SKOWHEGAN — For 23 years, Donald Christen has stood outside Somerset County Superior Court on Patriots Day to protest marijuana laws in the state.
He hopes this year is the last time he has to protest.
Late last month, 35 legislators co-sponsored a bill that would legalize recreational use of marijuana and regulate it like the alcohol industry. The bill is headed to a legislative committee hearing.
The bill, sponsored by Rep. Diane Russell, D-Portland, would make major changes to Maine’s drug law, ranging from making possession of up to 2.5 ounces of pot legal to imposing a tax of $50 per ounce. It was referred to the Legislature’s Criminal Justice and Public Safety Committee on March 27.
“If it’s legal here in a few months because the Legislature takes care of it, then I’m done,” Christen said on Monday. “I’m going to be celebrating rather than (protesting).”
Christen, 59, of Madison was joined by five others on the courthouse steps as at least three Skowhegan police vehicles made routine visits along Court and High streets.
“We’re always supportive of anyone’s right to assemble,” said Dan Summers, Skowhegan’s deputy police chief, who stopped by and shook Christen’s hand. “The way the Maine law is regarding medical marijuana use, everybody realizes that it is a civil violation for smoking in a public place. We’re not here to infringe upon anybody’s rights. We just want to make sure that it’s peaceful and I appreciate you coming out.”
Christen, who said he is a medical marijuana patient, had a jar full of Chemdog marijuana with him and was eating cookies filled with marijuana.
“This is very good for pain,” he said as he opened the jar to allow reporters to smell the pungent odor of the marijuana. “It doesn’t say you can’t have your medicine in public like you can have your prescription vial. You just can’t give it away (to people who aren’t medical marijuana patients).”
Christen said he was jailed for seven months for passing out brownies to medical marijuana patients during a previous protest. That law has changed, he said, and medical marijuana patients can share marijuana.
He said he hurt his back in 1982 after lifting a manhole cover while on the job. He has prescriptions from other drugs, including oxycodone, but prefers not to use it. Instead, he chooses marijuana.
Charles Hutchins of Canaan, who was protesting with Christen, said he would like to see the bill pass because of his interest in hemp, a different variety of the same species of plant as marijuana.
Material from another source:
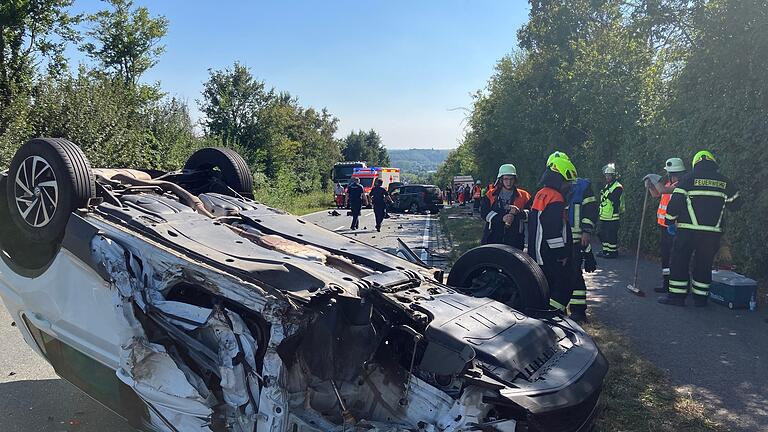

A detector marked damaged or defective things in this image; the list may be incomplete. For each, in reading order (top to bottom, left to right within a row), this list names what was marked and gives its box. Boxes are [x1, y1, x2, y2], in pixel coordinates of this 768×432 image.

overturned white car [0, 139, 608, 432]
crushed car body [1, 139, 612, 432]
“(We could) make our own hemp products,” he said. “Hemp’s a very good fiber and very useful.”
Christen’s objective has nothing to do with medical marijuana, he said. He wants marijuana to be decriminalized.
“If (the proposed bill in the Legislature is) going to stop people from being arrested and put in jail … then that’s a pretty good big step,” he said. “Which is the number one thing that needs to change because people are not criminals for using, selling, growing marijuana. Period. The law is the crime.
“I want it legal. Period,” Christen said.
Summers said he is not against medical marijuana use, but stressed police officers must uphold the law and let the courts decide.
“We have an issue in the state where it becomes an issue of enforcement, and it’s not clear-cut,” said Summers. “What does the Legislature want us to do? The feds have laws against it. The state has laws for it.
“Whatever the laws are, the police are right there to see that they’re enforced,” Summers continued. “We have an obligation [to enforce] federal laws and state laws.”
A dispatcher at the Somerset County communications center said there were no arrests at the courthouse for marijuana violations on Monday.